Re: several messages

On Mon, 01 Jun 2009 21:33:33 +0200, Ian Hickson <ian@hixie.ch> wrote:

> The reason to do this change is that authors make this mistake all the
> time and yet it is not harmful. By making this change the only practical
> effect is that authors will get fewer useless annoying errors out of
> conformance checkers.
>
>
>> > Supporting both '&' and ';' seems like a exercise in bug creation.
>> > Parsing URIs is hard enough to do right as it is without making things
>> > even more complicated and adding even more edge cases.
>>
>> But that's exactly what you are doing, except here it applies to parsing
>> href attributes, not URIs.
>
> No, no change to the parsing rules was involved here.

Writing HTML documents seems to make this valid:

    <a href="&copy=">

and claims that the attribute value contains just text and no character  
references (since character references end with ";").

Yet, Parsing HTML documents interprets the above the same as <a  
href="©=">, as far as I can tell.

Now, I guess there are several possible ways to fix this mismatch.

   1. Revert the change.
   2. Tweak the writing rules so that the ampersand above would be  
ambiguous.
   3. Tweak the parsing rules so that = is treated the same as 0-9a-zA-Z.

-- 
Simon Pieters
Opera Software

Received on Tuesday, 2 June 2009 10:23:39 UTC
◆ ◆ ◆ ◆ ◆
Objective A »
Set down, word for word, the part of the message on character references between "Yet, Parsing HTML" and "Revert the change.", inclusive.

Dataset records »
◆ ◆ ◆ ◆ ◆
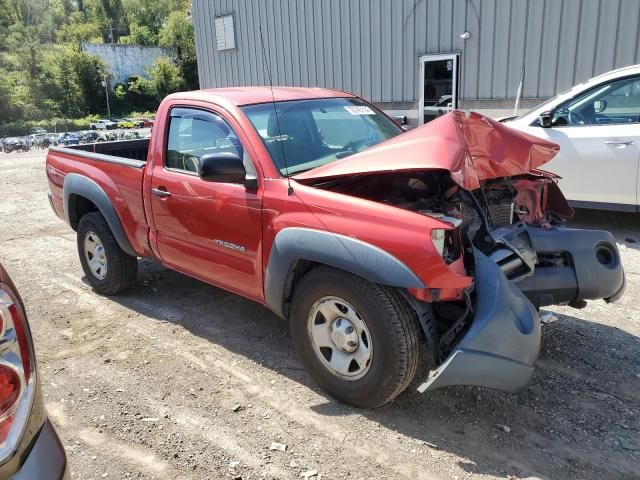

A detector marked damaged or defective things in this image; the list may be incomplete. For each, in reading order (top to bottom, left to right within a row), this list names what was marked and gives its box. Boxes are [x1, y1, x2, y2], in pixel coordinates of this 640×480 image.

crumpled hood [296, 109, 560, 190]
detached bumper cover [420, 249, 540, 392]
crushed front fender [420, 248, 540, 394]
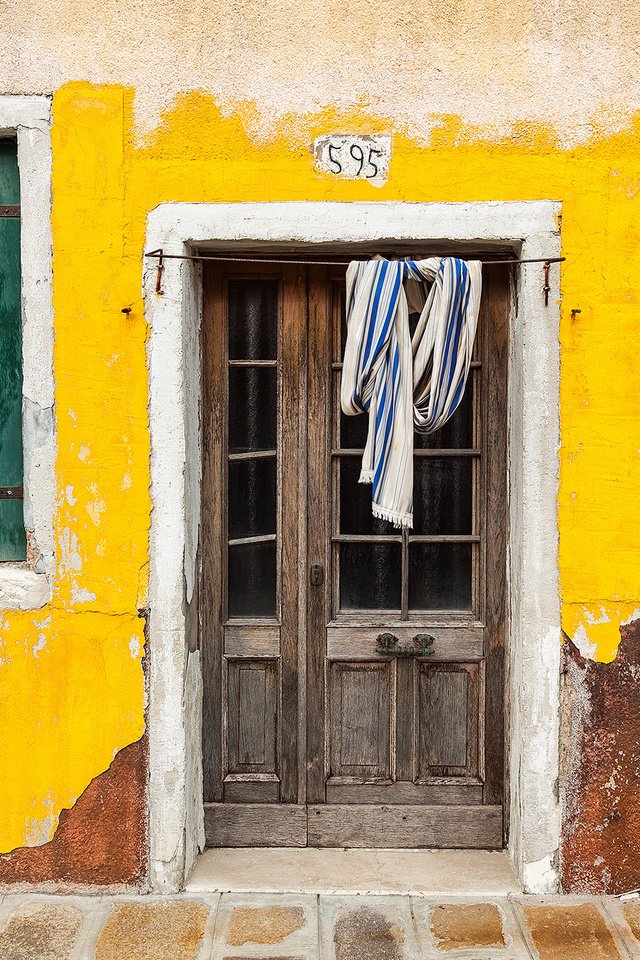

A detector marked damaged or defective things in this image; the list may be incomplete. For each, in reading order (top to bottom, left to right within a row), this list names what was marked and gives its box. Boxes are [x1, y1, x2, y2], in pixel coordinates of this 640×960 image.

rusty stain on wall [0, 740, 146, 888]
rusty stain on wall [560, 624, 640, 892]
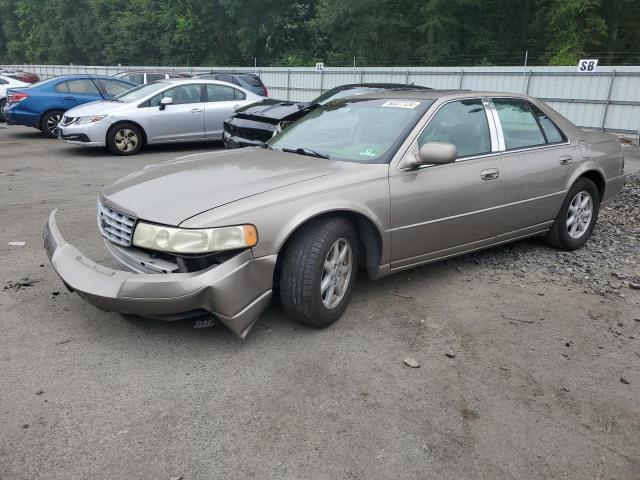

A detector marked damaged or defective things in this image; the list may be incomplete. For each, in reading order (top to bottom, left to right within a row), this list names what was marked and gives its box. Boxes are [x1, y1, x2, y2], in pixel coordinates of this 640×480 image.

damaged front bumper [44, 210, 276, 338]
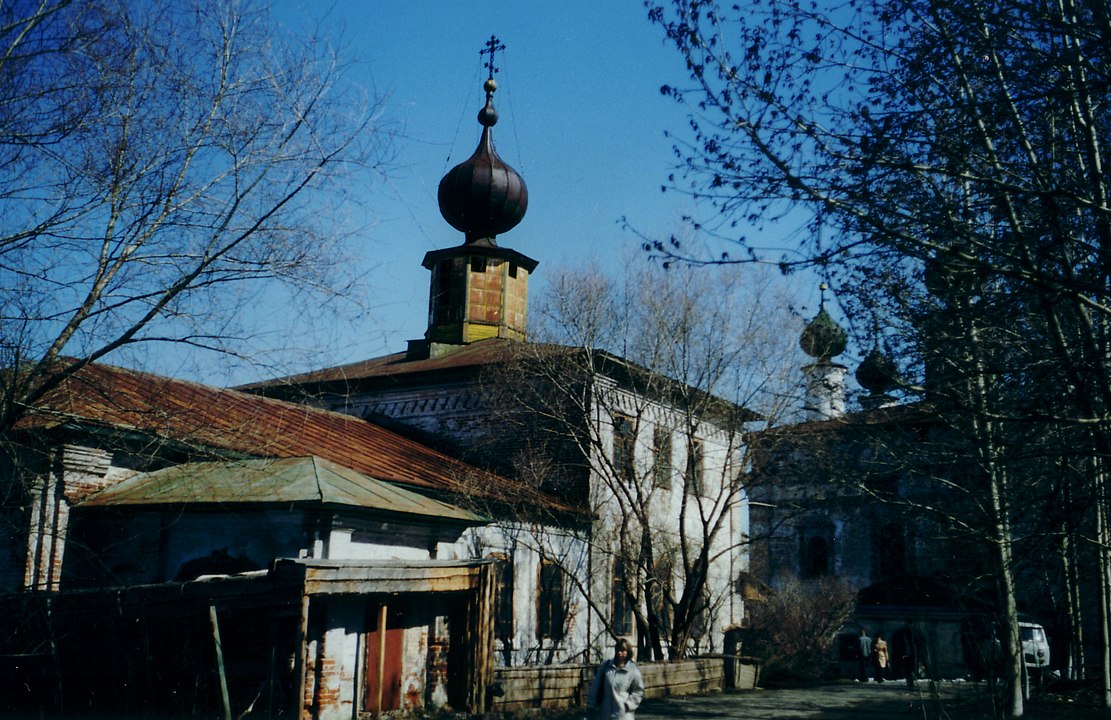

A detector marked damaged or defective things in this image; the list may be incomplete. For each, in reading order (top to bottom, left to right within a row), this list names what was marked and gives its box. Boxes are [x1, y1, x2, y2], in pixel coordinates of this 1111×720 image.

rusty metal roof [80, 457, 488, 526]
rusty metal roof [17, 357, 577, 511]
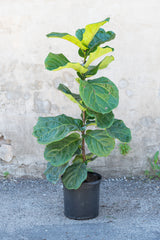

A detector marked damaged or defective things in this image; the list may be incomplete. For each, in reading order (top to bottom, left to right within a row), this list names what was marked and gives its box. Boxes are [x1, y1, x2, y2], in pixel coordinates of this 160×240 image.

cracked concrete wall [0, 0, 160, 176]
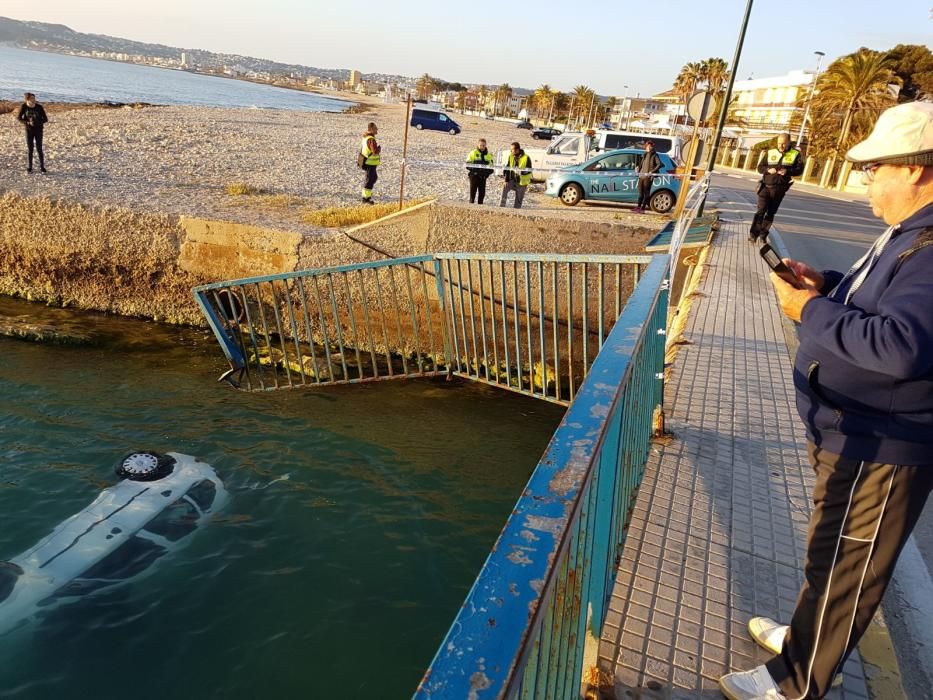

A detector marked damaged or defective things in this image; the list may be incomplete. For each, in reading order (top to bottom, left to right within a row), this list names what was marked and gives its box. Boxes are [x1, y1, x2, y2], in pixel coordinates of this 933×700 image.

bent guardrail [412, 254, 668, 696]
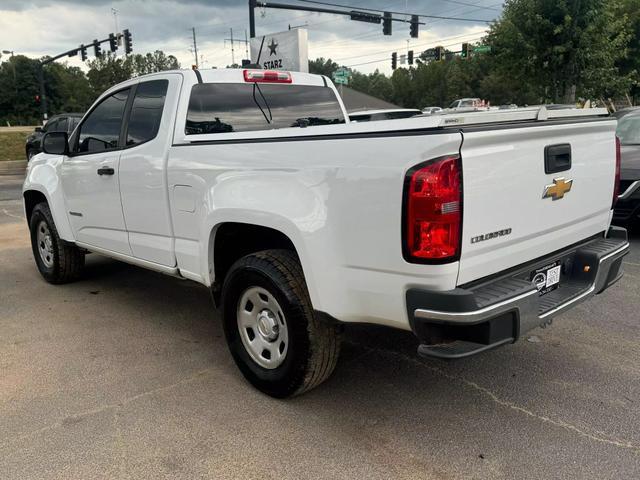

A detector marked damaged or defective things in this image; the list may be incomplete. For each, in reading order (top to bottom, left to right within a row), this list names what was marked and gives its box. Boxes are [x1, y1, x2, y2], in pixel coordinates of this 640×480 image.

pavement crack [1, 370, 214, 452]
pavement crack [348, 342, 640, 454]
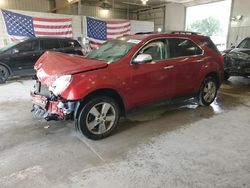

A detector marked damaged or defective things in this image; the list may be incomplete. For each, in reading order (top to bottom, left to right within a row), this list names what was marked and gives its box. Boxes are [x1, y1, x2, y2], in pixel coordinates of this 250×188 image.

crumpled hood [34, 50, 107, 84]
damaged front end [31, 79, 77, 120]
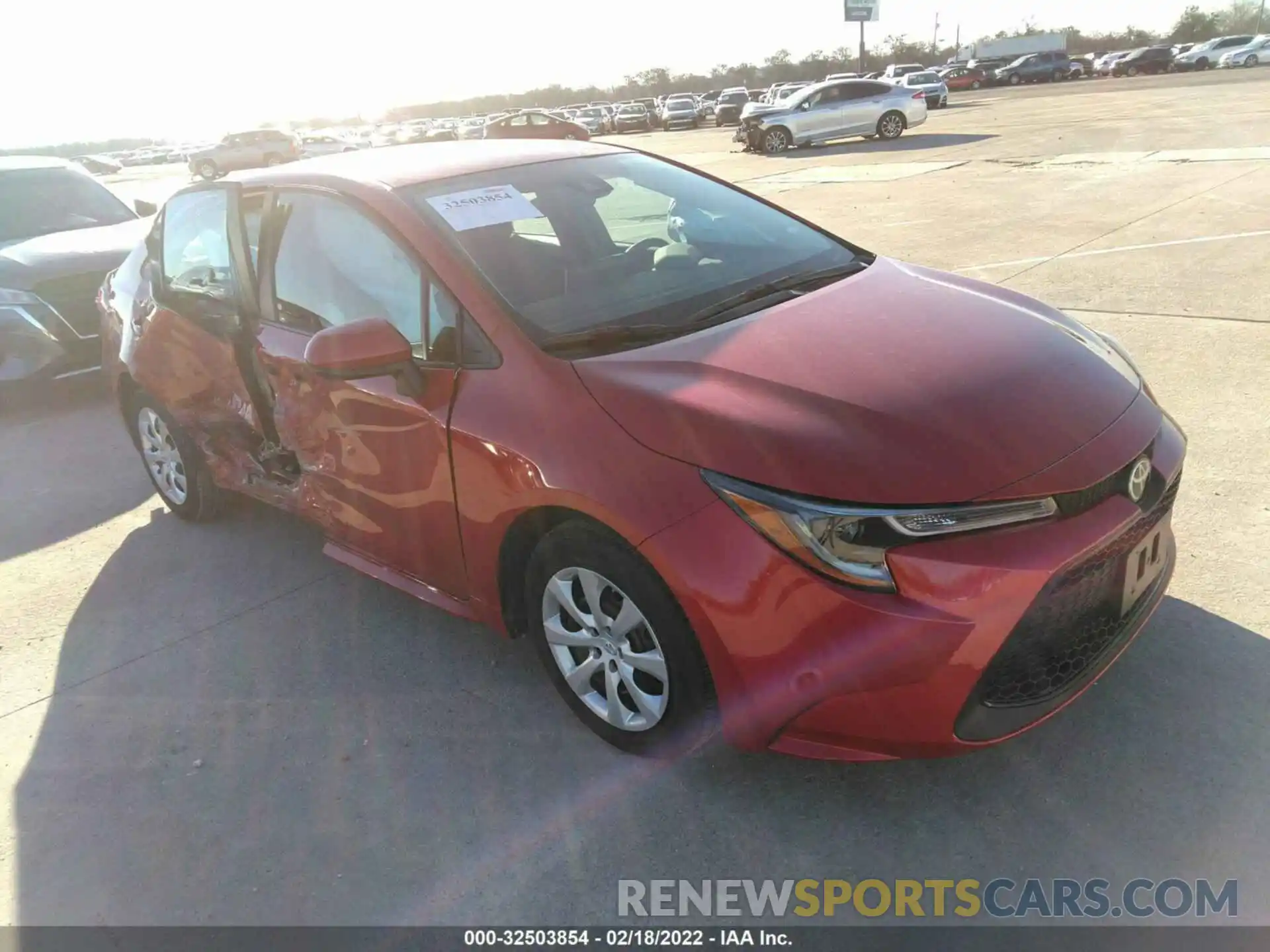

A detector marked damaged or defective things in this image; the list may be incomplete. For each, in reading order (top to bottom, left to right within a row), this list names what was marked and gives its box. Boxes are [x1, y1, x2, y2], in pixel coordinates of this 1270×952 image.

pavement crack [0, 573, 340, 721]
damaged red car [96, 141, 1178, 766]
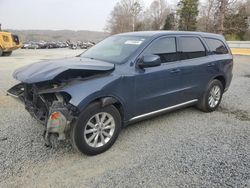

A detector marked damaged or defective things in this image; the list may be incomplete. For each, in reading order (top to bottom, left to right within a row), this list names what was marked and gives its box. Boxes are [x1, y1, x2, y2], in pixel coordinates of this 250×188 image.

damaged front end [7, 82, 78, 145]
front bumper damage [7, 82, 78, 147]
hood damage [6, 57, 114, 145]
◆ ◆ ◆ ◆ ◆
Objective B »
Extract verbatim the rows from the line holding "this 1270×952 image." through the end of the rows, inclusive, and omit the pictures.

Right answer A »
Yet, Parsing HTML documents interprets the above the same as <a  
href="©=">, as far as I can tell.

Now, I guess there are several possible ways to fix this mismatch.

   1. Revert the change.

Right answer B »
A detector marked damaged or defective things in this image; the list may be incomplete. For each, in reading order (top to bottom, left to right within a row), this list names what was marked and gives its box. Boxes are [x1, y1, x2, y2], in pixel coordinates of this 1270×952 image.

pavement crack [0, 573, 340, 721]
damaged red car [96, 141, 1178, 766]

A detector marked damaged or defective things in this image; the list may be incomplete. For each, in reading order (top to bottom, left to right within a row), this list names what was marked and gives its box. Boxes are [x1, y1, x2, y2], in pixel coordinates of this 250×188 image.

damaged front end [7, 82, 78, 145]
front bumper damage [7, 82, 78, 147]
hood damage [6, 57, 114, 145]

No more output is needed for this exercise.